こんにちは、総務の藤井です。
こちらはしいたけの原木栽培をする際に使用する「ほだ木」用の水槽です。
使われなくなって久しいためだいぶ傷んでいますが、実家に帰省した際に近所で撮影しました。
しいたけの原木栽培はその名の通りナラやクヌギなどの原木を切り出し、穴をあけてしいたけの菌(種駒)を植え付けて栽培する方法です。
その菌を植え付ける原木を「ほだ木(ほだき)」と言います。
我が家は作っていませんでしたが近所には何件かきのこ農家があり、しいたけやなめこなどを栽培していました。
そしてしいたけの原木栽培をしている家には必ずこのほだ木用の水槽がありました。
水をたくさん必要とする大きな水槽なので、多くの家が井戸水をくみ上げて使用していて水道代がかからなかったため、夏になると時々子供たちの水遊び用に水を張ってくれる家もありました。
私も小さいころ何度か幼馴染の家でこの「ほだ木プール」を楽しませてもらったことがあります。
そんな思い出深いほだ木用の水槽ですが、実家周辺は東日本大震災の福島原発事故からずっと原木しいたけの出荷自粛が続き、近隣のしいたけ農家はすべて栽培をやめてしまいました。
原発からの距離はありましたが、事故当時の風向きのために群馬や栃木、茨城などの山間部は放射性物質の影響を受けました。

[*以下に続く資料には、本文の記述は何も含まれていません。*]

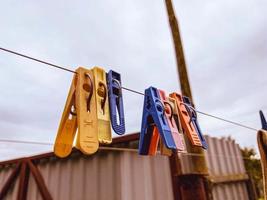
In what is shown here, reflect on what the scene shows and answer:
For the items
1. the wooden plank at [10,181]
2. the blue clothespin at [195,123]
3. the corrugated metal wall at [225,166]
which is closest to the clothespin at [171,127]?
the blue clothespin at [195,123]

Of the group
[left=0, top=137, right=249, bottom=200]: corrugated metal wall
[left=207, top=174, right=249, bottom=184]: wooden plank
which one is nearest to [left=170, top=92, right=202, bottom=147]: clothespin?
[left=0, top=137, right=249, bottom=200]: corrugated metal wall

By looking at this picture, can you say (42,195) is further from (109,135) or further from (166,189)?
(109,135)

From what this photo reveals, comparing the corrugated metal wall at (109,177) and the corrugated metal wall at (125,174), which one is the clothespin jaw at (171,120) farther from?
the corrugated metal wall at (109,177)

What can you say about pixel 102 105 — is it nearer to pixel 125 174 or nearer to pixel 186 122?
pixel 186 122

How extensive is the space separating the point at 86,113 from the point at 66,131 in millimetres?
113

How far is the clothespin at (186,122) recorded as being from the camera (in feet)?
4.07

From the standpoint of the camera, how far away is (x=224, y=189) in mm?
3182

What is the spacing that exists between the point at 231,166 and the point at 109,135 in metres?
3.24

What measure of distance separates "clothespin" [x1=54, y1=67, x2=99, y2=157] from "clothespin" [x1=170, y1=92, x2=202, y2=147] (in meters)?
0.56

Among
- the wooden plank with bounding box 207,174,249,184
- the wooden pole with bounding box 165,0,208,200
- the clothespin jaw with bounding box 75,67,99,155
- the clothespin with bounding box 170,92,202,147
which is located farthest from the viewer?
the wooden plank with bounding box 207,174,249,184

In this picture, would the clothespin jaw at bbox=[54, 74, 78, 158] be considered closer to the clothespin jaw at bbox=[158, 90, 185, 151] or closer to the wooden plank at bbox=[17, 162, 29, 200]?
the clothespin jaw at bbox=[158, 90, 185, 151]

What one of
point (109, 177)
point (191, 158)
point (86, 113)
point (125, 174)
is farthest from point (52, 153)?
point (86, 113)

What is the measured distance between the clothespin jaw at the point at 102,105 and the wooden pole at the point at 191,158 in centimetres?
101

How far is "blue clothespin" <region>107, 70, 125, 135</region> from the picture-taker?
1.01 m
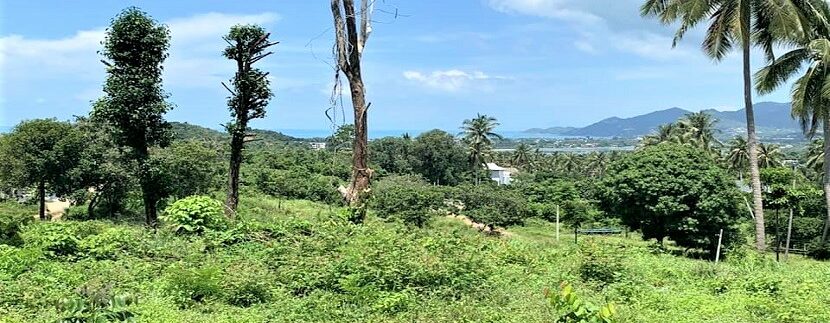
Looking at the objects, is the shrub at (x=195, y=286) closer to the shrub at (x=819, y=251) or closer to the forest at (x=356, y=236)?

そのため現在でも地元の山で取れたきのこも山菜も出荷することができません。
地元産でない原木を仕入れ、ハウス内で栽培するという方法に変更したり、菌床栽培に変更したりして転換を図る農家もありますが、私の実家周辺では、高齢で、零細で、新たな資金を用意できなくて、といった理由で事業をやめるという選択をした農家が多かったようです。
12年経っても消えない爪あと。
二度と起こってほしくないですね。